## The input
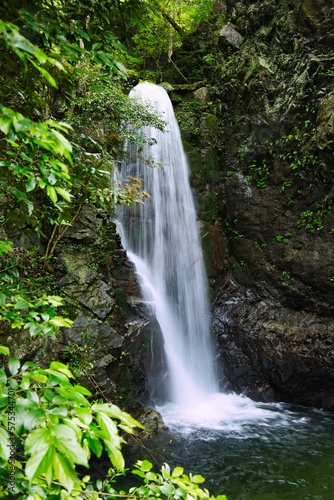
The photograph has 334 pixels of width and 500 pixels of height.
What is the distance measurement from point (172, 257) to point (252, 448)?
5458 millimetres

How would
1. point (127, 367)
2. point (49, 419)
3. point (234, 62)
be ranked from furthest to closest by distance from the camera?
point (234, 62) → point (127, 367) → point (49, 419)

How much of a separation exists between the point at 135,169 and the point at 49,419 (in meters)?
9.84

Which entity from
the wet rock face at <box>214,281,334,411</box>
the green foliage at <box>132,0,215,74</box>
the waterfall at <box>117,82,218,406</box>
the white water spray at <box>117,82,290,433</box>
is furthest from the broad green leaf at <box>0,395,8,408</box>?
the green foliage at <box>132,0,215,74</box>

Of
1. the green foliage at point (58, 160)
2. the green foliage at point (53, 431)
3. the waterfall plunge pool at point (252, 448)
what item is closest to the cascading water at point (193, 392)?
the waterfall plunge pool at point (252, 448)

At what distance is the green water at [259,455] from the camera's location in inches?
186

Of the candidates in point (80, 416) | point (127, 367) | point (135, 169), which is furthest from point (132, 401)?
point (135, 169)

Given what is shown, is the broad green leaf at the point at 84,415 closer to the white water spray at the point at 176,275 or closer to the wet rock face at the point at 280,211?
the white water spray at the point at 176,275

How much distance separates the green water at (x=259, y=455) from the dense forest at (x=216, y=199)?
0.72 meters

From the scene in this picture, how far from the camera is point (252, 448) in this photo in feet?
19.3

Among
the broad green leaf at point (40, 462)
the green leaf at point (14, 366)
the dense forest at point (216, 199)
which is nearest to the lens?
the broad green leaf at point (40, 462)

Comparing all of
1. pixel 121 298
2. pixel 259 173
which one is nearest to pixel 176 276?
pixel 121 298

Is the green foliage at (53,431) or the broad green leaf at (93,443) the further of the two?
the broad green leaf at (93,443)

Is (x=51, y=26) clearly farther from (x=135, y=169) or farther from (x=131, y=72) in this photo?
(x=131, y=72)

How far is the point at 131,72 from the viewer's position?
1220 centimetres
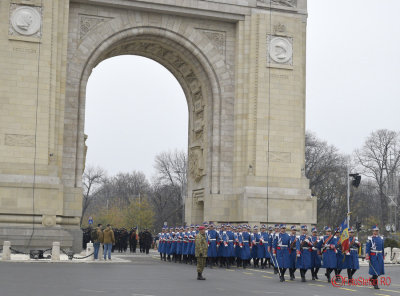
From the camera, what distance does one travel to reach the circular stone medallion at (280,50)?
32094 millimetres

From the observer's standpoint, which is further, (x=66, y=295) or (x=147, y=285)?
(x=147, y=285)

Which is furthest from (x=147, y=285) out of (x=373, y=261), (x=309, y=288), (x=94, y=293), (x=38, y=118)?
(x=38, y=118)

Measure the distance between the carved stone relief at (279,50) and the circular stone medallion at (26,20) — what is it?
33.8ft

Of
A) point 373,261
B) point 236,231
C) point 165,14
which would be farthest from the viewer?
point 165,14

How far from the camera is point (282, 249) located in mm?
19156

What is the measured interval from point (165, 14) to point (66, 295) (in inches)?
795

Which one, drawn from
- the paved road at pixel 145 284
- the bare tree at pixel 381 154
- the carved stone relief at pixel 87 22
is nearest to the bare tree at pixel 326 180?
the bare tree at pixel 381 154

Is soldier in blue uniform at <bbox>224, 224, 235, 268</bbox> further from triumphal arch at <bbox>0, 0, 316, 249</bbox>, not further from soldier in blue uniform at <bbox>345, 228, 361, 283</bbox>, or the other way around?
soldier in blue uniform at <bbox>345, 228, 361, 283</bbox>

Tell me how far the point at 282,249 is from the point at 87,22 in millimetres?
15980

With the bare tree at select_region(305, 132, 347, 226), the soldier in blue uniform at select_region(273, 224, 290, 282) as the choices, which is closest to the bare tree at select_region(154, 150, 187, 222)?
the bare tree at select_region(305, 132, 347, 226)

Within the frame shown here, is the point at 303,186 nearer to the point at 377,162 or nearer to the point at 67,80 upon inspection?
the point at 67,80

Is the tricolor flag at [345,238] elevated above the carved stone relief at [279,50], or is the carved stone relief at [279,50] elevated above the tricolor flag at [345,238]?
the carved stone relief at [279,50]

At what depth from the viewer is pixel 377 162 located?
6125 cm

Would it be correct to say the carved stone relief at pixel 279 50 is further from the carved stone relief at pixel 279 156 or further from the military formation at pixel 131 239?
the military formation at pixel 131 239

## Written request
Please pull out every line in the records above that contains the word "viewer" and copy each one in full.

## Solution to the problem
How far is the point at 131,72 from the viewer's position?
which would be farthest from the viewer?
At what depth from the viewer is pixel 377 162 located?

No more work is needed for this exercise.